# ONT Operator Validation Framework

## Purpose

An operator that confidently reconciles toward a wrong desired state
is more dangerous than no operator at all. The platform will execute
the wrong intent faithfully, continuously, and at scale. This is the
failure mode that Operator Two named as the most dangerous in the
ONT model and the one the founding document does not address directly.

This document answers three questions that every team authoring an
ONT operator must be able to answer before deploying to production.

How do I know the operator correctly encodes the domain knowledge?

How do I know the operator handles production failure modes safely?

How do I know the operator's reconciliation behavior is testable,
reviewable, and improvable over time without breaking what is
already working?

The answers are a framework, not a checklist. A checklist can be
satisfied by going through the motions. This framework produces
artifacts that a senior engineer who did not write the operator can
read and verify independently.

---

## The Three Verification Properties

Every ONT operator must satisfy three verification properties before
it is considered production-ready. These are not quality guidelines.
They are invariants. An operator that cannot demonstrate all three
should not be deployed to a production domain.

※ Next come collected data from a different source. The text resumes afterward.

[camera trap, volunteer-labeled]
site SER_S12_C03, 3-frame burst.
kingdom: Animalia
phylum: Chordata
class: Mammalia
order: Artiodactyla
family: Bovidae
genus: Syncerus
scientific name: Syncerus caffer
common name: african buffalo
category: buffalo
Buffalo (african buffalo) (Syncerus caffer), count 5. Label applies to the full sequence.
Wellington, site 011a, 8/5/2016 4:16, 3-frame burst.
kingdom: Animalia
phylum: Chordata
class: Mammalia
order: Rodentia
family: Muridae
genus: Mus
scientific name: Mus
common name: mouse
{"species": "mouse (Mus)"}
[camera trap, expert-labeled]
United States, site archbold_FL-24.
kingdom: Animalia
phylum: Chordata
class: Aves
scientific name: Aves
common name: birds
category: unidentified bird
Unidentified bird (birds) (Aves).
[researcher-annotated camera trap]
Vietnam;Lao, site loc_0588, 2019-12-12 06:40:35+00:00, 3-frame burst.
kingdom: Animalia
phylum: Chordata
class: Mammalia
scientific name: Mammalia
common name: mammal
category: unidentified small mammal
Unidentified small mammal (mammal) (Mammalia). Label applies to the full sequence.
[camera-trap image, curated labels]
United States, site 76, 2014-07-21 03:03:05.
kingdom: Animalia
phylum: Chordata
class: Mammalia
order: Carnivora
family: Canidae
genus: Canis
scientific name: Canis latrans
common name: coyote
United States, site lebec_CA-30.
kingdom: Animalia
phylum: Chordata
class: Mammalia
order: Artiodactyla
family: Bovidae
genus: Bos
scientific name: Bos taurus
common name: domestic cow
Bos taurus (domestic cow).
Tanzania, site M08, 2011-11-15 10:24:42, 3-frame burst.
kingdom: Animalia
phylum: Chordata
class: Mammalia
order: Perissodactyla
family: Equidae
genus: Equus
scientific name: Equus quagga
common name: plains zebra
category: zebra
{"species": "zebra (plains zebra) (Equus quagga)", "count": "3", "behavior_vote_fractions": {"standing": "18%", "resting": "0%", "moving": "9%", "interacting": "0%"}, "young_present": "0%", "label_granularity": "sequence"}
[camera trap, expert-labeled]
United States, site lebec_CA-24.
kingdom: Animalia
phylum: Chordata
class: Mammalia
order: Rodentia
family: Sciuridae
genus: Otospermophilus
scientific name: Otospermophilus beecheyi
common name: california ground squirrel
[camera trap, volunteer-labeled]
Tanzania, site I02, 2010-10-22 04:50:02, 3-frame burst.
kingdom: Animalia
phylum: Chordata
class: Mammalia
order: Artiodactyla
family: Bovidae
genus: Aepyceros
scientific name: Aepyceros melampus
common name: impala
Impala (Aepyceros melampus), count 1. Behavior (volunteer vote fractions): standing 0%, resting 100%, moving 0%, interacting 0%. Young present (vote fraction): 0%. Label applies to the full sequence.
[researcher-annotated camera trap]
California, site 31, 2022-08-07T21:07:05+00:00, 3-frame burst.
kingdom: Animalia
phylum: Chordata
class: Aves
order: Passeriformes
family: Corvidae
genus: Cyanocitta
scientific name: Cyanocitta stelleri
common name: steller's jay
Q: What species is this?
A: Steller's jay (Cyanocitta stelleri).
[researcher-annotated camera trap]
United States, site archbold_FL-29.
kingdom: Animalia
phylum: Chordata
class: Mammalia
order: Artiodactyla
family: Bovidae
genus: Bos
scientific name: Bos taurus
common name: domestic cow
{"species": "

**Property One: Specification Completeness**

The operator has a written specification, authored before any code,
that a senior engineer who did not write the operator can read and
verify against their mental model of the domain. The specification
covers every reconciliation check, every autonomous reconciliation
action, every escalation condition, and every domain-meaningful event
the operator emits. No reconciliation behavior exists in code that
is not in the specification.

**Property Two: Behavior Coverage**

The operator has a test suite that covers every path through the
specification. Not every line of code. Every named behavior. Happy
path, known failure conditions, partial failure, recovery, version
skew, and concurrency. A behavior that is in the specification but
not in the test suite is an untested guarantee. Untested guarantees
are not guarantees.

**Property Three: Domain Verification**

The senior engineer who provided the domain knowledge in the
discovery stage has reviewed the specification and the test suite
and confirmed that both correctly represent their understanding of
the domain. Not the code. Not the YAML. The specification and the
tests. Code is an implementation detail. The specification and the
tests are the contract.

---

## Part One: Writing the Operator Specification

The operator specification is the document that precedes the code.
It is written in plain language. It does not contain Go syntax,
Kubernetes API types, or implementation details. It contains behavior
descriptions that a domain expert can verify without reading code.

---

### Section 1.1: Reconciliation Checks

For each check the operator performs on every reconciliation loop,
the specification must answer four questions.

**What condition does this check evaluate?**

Name the condition in domain terms. Not "pod health" but "savings
module availability." Not "service endpoint reachability" but "RTGS
rail connectivity." The condition name must be recognizable to the
senior engineer without explanation.

**What does a passing check look like?**

Describe the state of the running system that satisfies this check.
Be specific. If the check is for savings module availability, what
exactly must be true? Which microservices must be running? At what
replica count? With what health signals? Vague descriptions of
passing conditions produce operators that disagree with the senior
engineer about what healthy means.

**What does a failing check look like?**

Describe the state of the running system that fails this check. Use
the same specificity. A check that can fail in multiple distinct
ways must describe each failure mode separately. A payment rail
connectivity check can fail because the endpoint is unreachable,
because the authentication is rejected, or because the rail is
declared inactive in the spec while the integration point is still
live. Each of these is a distinct failure mode with a distinct
domain meaning and a distinct remediation path.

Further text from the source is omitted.